Your response should contain every record below, copied exactly.
━━━━━━━━
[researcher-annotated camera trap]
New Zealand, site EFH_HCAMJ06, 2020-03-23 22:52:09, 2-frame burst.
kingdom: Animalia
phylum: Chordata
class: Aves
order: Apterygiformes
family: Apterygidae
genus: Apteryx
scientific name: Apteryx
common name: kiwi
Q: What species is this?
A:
━━━━━━━━
COMPLETED EXERCISE:
[researcher-annotated camera trap]
New Zealand, site EFH_HCAMJ06, 2020-03-23 22:52:09, 2-frame burst.
kingdom: Animalia
phylum: Chordata
class: Aves
order: Apterygiformes
family: Apterygidae
genus: Apteryx
scientific name: Apteryx
common name: kiwi
Q: What species is this?
A:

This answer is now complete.